The revelation that the government gets daily reports from Verizon that includes the metadata on every single communication sent through their network shows the dangers of data mining, something clearly forbidden both by the 4th Amendment and statutory law. Benjamin Wittes gives one very good reason why:
We have only the order itself, not the application that underlies it, but I have a hard time imagining the application that could have produced it. Section 215, codified in law as 50 U.S.C. § 1861, allows the government to apply to the FISA court for an order for production “of any tangible things . . . for an investigation to obtain foreign intelligence information not concerning a United States person or to protect against international terrorism or clandestine intelligence activities. . . .” To acquire such an order, the government does not have to do much—just as it doesn’t have to do much in a criminal investigation: It merely has to offer, in pertinent part, “a statement of facts showing that there are reasonable grounds to believe that the tangible things sought are relevant to an authorized investigation . . . to obtain foreign intelligence information not concerning a United States person or to protect against international terrorism or clandestine intelligence activities.”

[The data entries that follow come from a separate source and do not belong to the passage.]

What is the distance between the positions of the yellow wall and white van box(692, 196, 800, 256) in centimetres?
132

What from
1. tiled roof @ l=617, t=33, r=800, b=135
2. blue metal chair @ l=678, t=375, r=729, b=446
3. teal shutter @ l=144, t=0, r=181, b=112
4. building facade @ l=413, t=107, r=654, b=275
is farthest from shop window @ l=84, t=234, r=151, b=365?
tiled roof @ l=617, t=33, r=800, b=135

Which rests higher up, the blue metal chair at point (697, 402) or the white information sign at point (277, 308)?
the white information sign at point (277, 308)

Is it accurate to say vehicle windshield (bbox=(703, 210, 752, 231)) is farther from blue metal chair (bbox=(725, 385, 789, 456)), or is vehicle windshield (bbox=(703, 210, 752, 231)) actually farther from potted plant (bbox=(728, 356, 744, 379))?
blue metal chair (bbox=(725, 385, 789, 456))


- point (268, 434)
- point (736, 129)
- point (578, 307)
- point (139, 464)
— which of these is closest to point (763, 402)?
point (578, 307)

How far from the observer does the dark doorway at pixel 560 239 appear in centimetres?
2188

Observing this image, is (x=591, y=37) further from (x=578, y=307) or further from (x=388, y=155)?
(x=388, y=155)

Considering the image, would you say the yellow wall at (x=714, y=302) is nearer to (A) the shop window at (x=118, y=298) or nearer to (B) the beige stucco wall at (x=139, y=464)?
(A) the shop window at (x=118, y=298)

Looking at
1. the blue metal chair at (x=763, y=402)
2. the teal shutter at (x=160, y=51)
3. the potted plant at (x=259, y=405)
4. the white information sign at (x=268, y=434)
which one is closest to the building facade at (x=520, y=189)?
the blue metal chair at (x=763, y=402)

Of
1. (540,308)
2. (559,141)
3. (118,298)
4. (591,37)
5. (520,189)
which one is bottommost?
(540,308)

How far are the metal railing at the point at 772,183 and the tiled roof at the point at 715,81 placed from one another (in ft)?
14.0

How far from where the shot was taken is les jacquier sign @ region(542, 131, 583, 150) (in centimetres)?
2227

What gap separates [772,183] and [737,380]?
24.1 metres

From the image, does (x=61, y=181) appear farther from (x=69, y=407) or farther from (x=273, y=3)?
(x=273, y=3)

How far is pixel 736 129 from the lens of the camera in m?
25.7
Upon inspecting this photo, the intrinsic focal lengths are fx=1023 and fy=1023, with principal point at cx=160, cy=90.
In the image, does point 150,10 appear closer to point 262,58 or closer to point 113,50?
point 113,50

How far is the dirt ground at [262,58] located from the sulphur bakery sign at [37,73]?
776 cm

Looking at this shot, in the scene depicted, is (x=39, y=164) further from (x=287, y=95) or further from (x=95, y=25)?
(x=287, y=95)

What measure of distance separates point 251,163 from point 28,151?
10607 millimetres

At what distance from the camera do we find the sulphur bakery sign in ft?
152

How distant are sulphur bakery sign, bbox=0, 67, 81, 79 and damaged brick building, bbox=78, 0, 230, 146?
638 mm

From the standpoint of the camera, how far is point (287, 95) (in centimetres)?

So I’m trying to imagine what conceivable of facts would render all telephony metadata generated in the United States “relevant” to an investigation, presumably of the bombing. This would include, of course, all telephony metadata that, as matters turned out, postdates the killing of one bomber and the capture of the other—though there’s no way the government could have known that when the application was submitted. And it would also include all telephony metadata that postdates the government’s conclusion that the Tsarnaev brothers were apparently not agents of any foreign terrorist group. But even if this were not the case, how is it possible that all calls to, say, Dominos Pizza in Peoria, Illinois or all calls over a three month period between two small businesses in Juneau, Alaska would be “relevant” to an investigation of events in Boston—even if we assume that the FBI did not know whom it was investigating in the Boston area and did not know whom that unknown person was communicating with?
I think the only possible answer to this question is that a dataset of this size could be “relevant” because there are ways of analyzing big datasets algorithmically to yield all kinds of interesting things—but only if the dataset is known to include all of the possibly-relevant material. The data may not be relevant, but the dataset is relevant because it is complete—and therefore is sure to include any communications by whomever the bombers turn out to be.
Orin Kerr spells out another problem with the program:
If the order is what it appears to be, then the order points to a problem in Section 1861 that has not been appreciated. Section 1861 says that the “things” that are collected must be relevant to a national security investigation or threat assessment, but it says nothing about the scope of the things obtained. When dealing with a physical object, we naturally treat relevance on an object-by-object basis. Sets of records are different. If Verizon has a database containing records of billions of phone calls made by millions of customers, is that database a single thing, millions of things, or billions of things? Is relevance measured by each record, each customer, or the relevance of the entire database as a whole? If the entire massive database has a single record that is relevant, does that make the entire database relevant, too? The statute doesn’t directly answer that, it seems to me. But certainly it’s surprising — and troubling — if the Section 1861 relevance standard is being interpreted at the database-by-database level.
That isn’t just troubling, it’s terrifying.